Allora, a sentire parlare di un collettivo di geologi, abbiamo detto, mamma mia, qui, cosa succede? L'invasione dei geologi!
Adesso questa è una piccola battuta e non è neanche una polemica e sono lieto di constatare che ormai sono tutti d'accordo sulla proposta che abbiamo fatto.
Montesano (P.S.U.) - Io vorrei finire per toccare un argomento che mi sembra non sia stato toccato. Dal 1966 funziona una Commissione regionale per il Piano Regionale degli Acquedotti, una Commissione che è emanazione della Giunta.

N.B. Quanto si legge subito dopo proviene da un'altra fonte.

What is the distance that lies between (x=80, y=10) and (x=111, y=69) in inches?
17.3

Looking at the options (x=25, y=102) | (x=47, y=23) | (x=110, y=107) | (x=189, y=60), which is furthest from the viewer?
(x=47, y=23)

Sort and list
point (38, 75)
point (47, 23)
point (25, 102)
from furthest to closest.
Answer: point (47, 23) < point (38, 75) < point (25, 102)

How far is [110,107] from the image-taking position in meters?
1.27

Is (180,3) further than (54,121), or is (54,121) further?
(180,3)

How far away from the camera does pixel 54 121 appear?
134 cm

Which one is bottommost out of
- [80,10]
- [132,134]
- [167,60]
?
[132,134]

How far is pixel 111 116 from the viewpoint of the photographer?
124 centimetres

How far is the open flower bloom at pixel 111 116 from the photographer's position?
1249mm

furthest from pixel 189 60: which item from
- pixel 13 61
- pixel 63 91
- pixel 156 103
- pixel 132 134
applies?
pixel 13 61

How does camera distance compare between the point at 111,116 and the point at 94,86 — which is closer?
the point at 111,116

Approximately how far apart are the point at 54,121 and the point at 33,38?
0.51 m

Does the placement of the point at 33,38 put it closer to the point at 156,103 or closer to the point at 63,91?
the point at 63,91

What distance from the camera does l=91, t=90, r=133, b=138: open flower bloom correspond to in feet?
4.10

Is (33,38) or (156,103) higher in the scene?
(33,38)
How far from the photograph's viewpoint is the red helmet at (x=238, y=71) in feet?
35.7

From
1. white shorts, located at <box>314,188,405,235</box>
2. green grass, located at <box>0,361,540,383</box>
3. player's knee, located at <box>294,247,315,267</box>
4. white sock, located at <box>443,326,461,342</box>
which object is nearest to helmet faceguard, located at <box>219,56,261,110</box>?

Questa Commissione ha constatato proprio, per esigenza, forse prima, uno studio geologico delle sorgenti della Valle d'Aosta. Io metto al corrente così il Consiglio, di quelli che sono stati i pilastri di discussione di questa Commissione, nelle sedute del 31.07.1967, 18.01.1968, 29.10.1968, ha esaurito il suo lavoro.
Nell'ultima seduta la Commissione ha votato all'unanimità, un voto, che d'invito alla Giunta regionale di dare incarico, di dare incarico ad alcuni geologi per lo studio delle sorgenti in Valle d'Aosta, cioè lo studio idrogeologico, che costituisce proprio uno dei nuclei di quella carta geologica di cui parlava il Consigliere Andrione.
Io ho scritto alla Giunta il 5 marzo 1969 proponendo appunto l'incarico a questo gruppo di geologi, altamente qualificati e prendo occasione da questa seduta che ha discusso sul problema appunto dello studio geologico della regione valdostana, perché la Giunta prenda in esame sollecitamente questa proposta che proviene, non dal Presidente del Consiglio, ma proviene dalla Commissione che è stata istituita dalla Giunta regionale stessa.
Allora, la mozione come viene modificata per poter essere ...
Milanesio (P.S.U.) - ... io non intendo ritirarla ... con i chiarimenti che sono stati dati ...
Montesano (P.S.U.) - Sì va bene, ma la forma è quella di costituire un apposito ufficio; bisogna modificarlo.
Milanesio (P.S.U.) - Perché diamo l'interpretazione che è quella del geologo in sostituzione dell'ingegnere che svolgeranno una funzione, possiamo modificare, non so ... allora, "impegna la Giunta a presentare un provvedimento per l'istituzione di un geologo regionale, in sostituzione di un posto da ingegnere, ..." ecco.
Caveri (U.V.) - Di sostituire nella tabella organica un posto di geologo ad uno dei quattro posti di ingegnere.
Milanesio (P.S.U.) - ... lo formuliamo.
Montesano (P.S.U.) - Ecco, va bene, lo formuli, e poi me lo dà, lo mettiamo ai voti... io, per intanto proporrei al Consiglio di discutere, nello stesso tempo, la mozione all'oggetto n. 19 con quella al n. 23. I proponenti sono d'accordo? Allora, possiamo cominciare anche questa discussione, intanto, appena sarà pronto quell'emendamento lo metteremo ai voti. È pronto, Milanesio? Allora legga.
Milanesio (P.S.U.) - Potrebbe essere questo, quindi, b), si toglie quello che c'era scritto primo e si sostituisce con questo "a presentare un opportuno provvedimento legislativo per la revisione della tabella organica, istituendo un posto di geologo regionale", possiamo aggiungere "in sostituzione".
Montesano (P.S.U.) - Allora, siete d'accordo su quello "in sostituzione di un posto di ingegnere"?
Allora chi è d'accordo alzi la mano. Contrari? Astenuti? Il Consiglio approva all'unanimità.
Allora si apre la discussione sui punti 19 e 23.